Now here is a trio! Multi-instrumentalist/producer Tyler Trotter teams with Grails’ Zak Riles and Britt Walford (Evergreen, Slint) to create Watter – a mix of sludgy metal-hinting post-rock erupting slowly, surely from pastoral folk-hues. Don’t believe me? Check out opening track, Rustic Fog from their debut six-tracker, This World. Over seven minutes it builds from moods you might have heard on the Pink Floyd soundtrack albums of the early 70s towards a crusty ridge of nearly-riffing; if Mike Oldfield had only started making music in a post-rock world it might have sounded like this.
From there it’s to Lord I Want More, the sort of slight, lovely piece you might imagine as opening passage or outro on a James Blackshaw album.

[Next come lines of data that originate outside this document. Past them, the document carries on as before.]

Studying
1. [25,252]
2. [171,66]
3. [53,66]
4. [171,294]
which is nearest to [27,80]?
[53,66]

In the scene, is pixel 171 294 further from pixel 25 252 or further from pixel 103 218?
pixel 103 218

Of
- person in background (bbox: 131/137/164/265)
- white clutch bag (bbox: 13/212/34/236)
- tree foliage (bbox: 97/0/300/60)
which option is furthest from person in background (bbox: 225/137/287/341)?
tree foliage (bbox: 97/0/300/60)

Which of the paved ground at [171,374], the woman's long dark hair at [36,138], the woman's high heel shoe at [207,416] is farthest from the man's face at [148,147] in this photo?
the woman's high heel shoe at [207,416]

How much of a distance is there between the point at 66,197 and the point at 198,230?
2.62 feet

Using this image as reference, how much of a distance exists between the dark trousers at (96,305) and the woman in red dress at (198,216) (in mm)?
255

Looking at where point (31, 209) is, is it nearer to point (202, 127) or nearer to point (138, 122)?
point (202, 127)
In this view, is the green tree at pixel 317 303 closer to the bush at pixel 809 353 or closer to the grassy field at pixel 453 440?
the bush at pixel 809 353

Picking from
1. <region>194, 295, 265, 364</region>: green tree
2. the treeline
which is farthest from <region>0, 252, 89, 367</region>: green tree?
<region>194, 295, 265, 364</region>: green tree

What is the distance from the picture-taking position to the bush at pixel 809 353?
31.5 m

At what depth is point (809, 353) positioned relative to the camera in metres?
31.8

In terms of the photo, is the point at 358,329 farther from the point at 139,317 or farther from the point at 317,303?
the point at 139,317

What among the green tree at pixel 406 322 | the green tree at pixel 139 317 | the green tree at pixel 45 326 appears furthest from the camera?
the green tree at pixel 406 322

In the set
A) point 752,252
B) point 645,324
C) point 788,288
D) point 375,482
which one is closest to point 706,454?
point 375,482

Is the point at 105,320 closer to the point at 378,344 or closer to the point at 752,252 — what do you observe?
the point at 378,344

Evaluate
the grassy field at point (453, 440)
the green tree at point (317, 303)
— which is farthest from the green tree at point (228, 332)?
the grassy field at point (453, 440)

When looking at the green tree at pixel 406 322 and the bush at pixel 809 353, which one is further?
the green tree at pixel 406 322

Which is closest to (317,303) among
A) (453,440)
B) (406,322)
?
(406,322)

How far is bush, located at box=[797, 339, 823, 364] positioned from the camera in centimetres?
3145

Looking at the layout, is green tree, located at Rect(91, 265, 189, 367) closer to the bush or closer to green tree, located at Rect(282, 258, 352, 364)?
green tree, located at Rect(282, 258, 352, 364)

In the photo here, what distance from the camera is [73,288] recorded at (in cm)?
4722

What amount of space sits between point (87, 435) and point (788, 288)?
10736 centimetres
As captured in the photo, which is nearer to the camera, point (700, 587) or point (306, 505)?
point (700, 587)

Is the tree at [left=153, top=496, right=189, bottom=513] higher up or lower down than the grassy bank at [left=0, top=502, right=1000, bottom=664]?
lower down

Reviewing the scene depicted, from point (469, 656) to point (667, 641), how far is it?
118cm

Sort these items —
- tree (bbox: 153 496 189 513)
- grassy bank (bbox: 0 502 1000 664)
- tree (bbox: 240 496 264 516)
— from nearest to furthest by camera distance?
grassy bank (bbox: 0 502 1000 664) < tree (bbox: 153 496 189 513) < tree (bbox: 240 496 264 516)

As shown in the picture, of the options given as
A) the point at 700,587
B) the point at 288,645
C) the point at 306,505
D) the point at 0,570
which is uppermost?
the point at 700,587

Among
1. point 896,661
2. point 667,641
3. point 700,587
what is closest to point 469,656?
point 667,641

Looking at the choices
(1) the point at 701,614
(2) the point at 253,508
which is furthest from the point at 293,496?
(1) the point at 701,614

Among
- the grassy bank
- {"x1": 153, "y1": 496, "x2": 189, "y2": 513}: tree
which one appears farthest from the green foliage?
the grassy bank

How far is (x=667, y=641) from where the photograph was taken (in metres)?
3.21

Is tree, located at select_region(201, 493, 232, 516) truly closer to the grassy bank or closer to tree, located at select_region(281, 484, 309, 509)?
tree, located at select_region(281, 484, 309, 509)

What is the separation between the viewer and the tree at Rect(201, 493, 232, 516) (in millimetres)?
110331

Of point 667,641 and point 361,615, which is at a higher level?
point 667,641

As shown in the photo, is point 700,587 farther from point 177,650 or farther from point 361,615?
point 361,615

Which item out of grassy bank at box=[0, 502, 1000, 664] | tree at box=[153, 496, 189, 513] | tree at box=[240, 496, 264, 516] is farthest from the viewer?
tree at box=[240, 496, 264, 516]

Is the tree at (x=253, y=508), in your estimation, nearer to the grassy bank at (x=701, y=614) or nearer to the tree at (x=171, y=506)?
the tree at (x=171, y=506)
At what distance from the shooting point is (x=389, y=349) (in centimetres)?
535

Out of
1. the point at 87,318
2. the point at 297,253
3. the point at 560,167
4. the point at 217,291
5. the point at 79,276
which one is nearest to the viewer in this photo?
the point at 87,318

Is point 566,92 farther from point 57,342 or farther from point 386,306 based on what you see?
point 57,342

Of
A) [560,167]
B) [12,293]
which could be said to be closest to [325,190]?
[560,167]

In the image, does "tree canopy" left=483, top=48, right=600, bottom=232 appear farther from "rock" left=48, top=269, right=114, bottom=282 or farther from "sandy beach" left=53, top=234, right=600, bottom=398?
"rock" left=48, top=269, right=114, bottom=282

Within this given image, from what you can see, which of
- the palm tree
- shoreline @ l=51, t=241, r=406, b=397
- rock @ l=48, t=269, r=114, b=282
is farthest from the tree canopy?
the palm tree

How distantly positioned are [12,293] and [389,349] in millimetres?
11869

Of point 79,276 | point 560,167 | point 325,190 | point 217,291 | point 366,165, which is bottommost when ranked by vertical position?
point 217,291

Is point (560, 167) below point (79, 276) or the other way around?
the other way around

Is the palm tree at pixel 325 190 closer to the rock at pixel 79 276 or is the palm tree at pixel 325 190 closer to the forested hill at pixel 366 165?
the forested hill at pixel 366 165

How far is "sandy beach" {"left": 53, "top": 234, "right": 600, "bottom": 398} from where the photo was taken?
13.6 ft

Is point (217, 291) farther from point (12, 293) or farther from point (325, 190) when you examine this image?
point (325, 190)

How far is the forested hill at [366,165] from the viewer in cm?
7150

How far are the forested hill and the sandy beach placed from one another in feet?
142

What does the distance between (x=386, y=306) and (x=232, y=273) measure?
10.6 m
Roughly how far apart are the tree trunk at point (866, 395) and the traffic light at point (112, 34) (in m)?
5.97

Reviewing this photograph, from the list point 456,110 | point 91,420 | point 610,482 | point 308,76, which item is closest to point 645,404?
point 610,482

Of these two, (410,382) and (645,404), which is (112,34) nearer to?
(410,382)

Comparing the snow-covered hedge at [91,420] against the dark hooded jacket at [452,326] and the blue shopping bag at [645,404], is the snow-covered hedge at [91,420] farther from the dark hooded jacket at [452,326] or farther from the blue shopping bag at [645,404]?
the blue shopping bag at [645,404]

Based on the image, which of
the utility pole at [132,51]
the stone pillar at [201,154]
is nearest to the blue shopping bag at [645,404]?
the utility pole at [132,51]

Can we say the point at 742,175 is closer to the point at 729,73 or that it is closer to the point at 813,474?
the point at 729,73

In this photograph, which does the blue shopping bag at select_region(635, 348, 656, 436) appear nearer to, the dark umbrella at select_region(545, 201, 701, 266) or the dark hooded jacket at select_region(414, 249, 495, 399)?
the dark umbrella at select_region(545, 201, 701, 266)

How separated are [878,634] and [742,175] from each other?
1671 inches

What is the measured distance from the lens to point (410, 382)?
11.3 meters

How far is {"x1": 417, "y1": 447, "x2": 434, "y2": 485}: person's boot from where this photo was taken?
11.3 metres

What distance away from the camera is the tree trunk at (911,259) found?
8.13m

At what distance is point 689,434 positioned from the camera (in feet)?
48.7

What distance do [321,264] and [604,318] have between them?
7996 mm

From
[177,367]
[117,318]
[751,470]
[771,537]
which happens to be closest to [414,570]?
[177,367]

The towering, 12-minute Small Business, reminded me of An Emerald City’s best work, taking Jimmy Page’s Kashmir explorations as a starting point and circling outward, a thin trace of prog-rock ominousness creeping and crawling into place; it sure is good to hear Walford again.
The brittle groove on Bloody Monday support more post-Syd/pre-Dark Side Floydian dreams/themes, Seawater – also a 12-minute epic – feels like King Crimson covering Jakob, or maybe it’s Jakob reinterpreting King Crimson actually. And then the closing, title track returns us to the acoustic territory of Ralph Towner and James Blackshaw.
It’s a lovely set of moods – from the dark, haunting surge of prog-ish post-rock seesawing with folk-y circlings. Really great.